The connection pool can be further controlled to change how it handles attempts
to access shards that haven't been configured.  The default is
to assume the :default shard.  However, you can specify a
different shard using the :servers_hash option when connecting
to the database:

  DB = Sequel.connect('postgres://...', servers_hash: Hash.new(:some_shard))

You can also use this feature to raise an exception if an
unconfigured shard is used:

  DB = Sequel.connect('postgres://...', servers_hash: Hash.new{raise 'foo'})

If you specify a :servers_hash option to raise an exception for non configured
shards you should also explicitly specify a :read_only entry in your :servers option
for the case where a shard is not specified. In most cases it is sufficient
to make the :read_only entry the same as the :default shard:

  servers = {read_only: {}}
  (('0'..'9').to_a + ('a'..'f').to_a).each do |hex|
    servers[hex.to_sym] = {host: "hash_host_#{hex}"}
  end
  DB=Sequel.connect('postgres://hash_host/hashes', servers: servers, 
    servers_hash: Hash.new{raise "Invalid Server"}) 

=== Sharding Plugin

Sequel comes with a sharding plugin that makes it easy to use sharding with model objects.
It makes sure that objects retrieved from a specific shard are always saved back to that
shard, allows you to create objects on specific shards, and even makes sure associations
work well with shards.  You just need to remember to set to model to use the plugin:

  class Rainbow < Sequel::Model(:hashes)
    plugin :sharding
  end

  Rainbow.server(:a).first(id: 1).update(plaintext: 'VGM')
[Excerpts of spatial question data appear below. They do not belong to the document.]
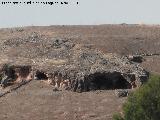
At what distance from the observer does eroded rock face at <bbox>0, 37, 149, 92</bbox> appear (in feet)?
170

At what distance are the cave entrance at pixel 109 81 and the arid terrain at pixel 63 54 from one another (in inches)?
96.4

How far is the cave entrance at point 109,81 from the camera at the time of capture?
52.7 metres

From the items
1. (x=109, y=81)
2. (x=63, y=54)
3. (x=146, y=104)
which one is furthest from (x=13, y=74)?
(x=146, y=104)

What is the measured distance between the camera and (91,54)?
193 feet

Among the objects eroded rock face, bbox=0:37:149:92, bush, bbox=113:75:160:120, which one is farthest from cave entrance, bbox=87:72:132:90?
bush, bbox=113:75:160:120

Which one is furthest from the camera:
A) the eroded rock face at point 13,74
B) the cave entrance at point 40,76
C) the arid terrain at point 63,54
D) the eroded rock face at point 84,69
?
the eroded rock face at point 13,74

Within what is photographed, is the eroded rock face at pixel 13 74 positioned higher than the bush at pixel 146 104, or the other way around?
the bush at pixel 146 104

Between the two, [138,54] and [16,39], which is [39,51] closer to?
[16,39]

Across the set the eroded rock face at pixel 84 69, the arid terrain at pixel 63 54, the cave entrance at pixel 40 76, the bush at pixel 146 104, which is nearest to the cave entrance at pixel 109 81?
the eroded rock face at pixel 84 69

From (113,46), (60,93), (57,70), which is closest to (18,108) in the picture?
(60,93)

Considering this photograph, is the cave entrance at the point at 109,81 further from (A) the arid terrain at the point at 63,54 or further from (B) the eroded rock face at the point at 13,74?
(B) the eroded rock face at the point at 13,74

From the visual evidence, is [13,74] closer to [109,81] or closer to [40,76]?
[40,76]

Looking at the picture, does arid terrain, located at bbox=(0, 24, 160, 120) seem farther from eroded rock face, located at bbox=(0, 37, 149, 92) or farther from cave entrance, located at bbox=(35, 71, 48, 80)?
cave entrance, located at bbox=(35, 71, 48, 80)

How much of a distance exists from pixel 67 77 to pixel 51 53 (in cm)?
930
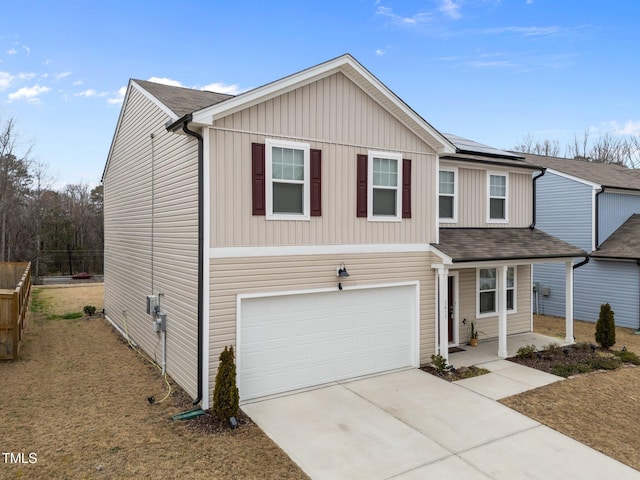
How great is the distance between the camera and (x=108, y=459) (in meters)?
5.60

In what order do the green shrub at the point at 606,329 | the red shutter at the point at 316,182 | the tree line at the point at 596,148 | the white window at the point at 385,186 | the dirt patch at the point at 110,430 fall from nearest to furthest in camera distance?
1. the dirt patch at the point at 110,430
2. the red shutter at the point at 316,182
3. the white window at the point at 385,186
4. the green shrub at the point at 606,329
5. the tree line at the point at 596,148

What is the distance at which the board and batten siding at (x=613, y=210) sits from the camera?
1583 cm

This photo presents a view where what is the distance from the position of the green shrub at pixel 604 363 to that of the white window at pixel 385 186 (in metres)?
5.98

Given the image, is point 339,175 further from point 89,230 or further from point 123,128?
point 89,230

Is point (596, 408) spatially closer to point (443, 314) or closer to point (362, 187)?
point (443, 314)

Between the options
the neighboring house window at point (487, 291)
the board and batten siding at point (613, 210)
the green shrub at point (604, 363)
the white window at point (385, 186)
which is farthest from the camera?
the board and batten siding at point (613, 210)

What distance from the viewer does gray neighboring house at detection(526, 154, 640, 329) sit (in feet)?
48.6

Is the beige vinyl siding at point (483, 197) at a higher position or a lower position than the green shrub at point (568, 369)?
higher

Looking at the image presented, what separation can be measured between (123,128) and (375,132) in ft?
28.2

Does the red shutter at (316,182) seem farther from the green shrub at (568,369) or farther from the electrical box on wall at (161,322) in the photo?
the green shrub at (568,369)

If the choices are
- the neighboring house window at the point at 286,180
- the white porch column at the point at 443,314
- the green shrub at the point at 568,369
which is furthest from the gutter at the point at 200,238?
the green shrub at the point at 568,369

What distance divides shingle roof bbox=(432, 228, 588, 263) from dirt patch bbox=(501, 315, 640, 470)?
10.3 feet

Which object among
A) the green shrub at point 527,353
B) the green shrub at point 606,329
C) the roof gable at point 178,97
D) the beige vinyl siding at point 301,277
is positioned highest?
the roof gable at point 178,97

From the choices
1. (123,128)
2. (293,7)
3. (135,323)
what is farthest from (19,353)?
(293,7)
If all of your models are sharded, you can set all models to use the plugin via:

  Sequel::Model.plugin :sharding

=== server_block Extension

By default, you must specify the server/shard you want to use for every dataset/action,
or Sequel will use the default shard.  If you have a group of queries that should use the
same shard, it can get a bit redundant to specify the same shard for all of them.

The server_block extension adds a Database#with_server method that scopes all database
access inside the block to the given shard by default:

  DB.extension :server_block
  DB.with_server(:a) do
    # this SELECT query uses the "a" shard
    if r = Rainbow.first(hash: /31337/)
      r.count += 1
      # this UPDATE query also uses the "a" shard
      r.save
    end
  end

The server_block extension doesn't currently integrate with the sharding plugin, as it
ties into the Dataset#server method.  This shouldn't present a problem in practice as
long as you just access the models inside the with_server block, since they will use
the shard set by with_server by default.  However, you will probably have issues if
you retrieve the models inside the block and save them outside of the block.  If you
need to do that, call the server method explicitly on the dataset used to retrieve the
model objects.

The with_server method also supports a second argument for the default read_only server
to use, which can be useful if you are mixing sharding and primary/replica servers:

  DB.extension :server_block
  DB.with_server(:a, :a_read_only) do
    # this SELECT query uses the "a_read_only" shard
    if r = Rainbow.first(hash: /31337/)
      r.count += 1
      # this UPDATE query also uses the "a" shard
      r.save
    end
  end

=== arbitrary_servers Extension

By default, Sequel's sharding support is designed to work with predefined shards.  It ships
with Database#add_servers and Database#remove_servers methods to modify these predefined
shards on the fly, but it is a bit cumbersome to work with truly arbitrary servers
(requiring you to call add_servers before use, then remove_servers after use).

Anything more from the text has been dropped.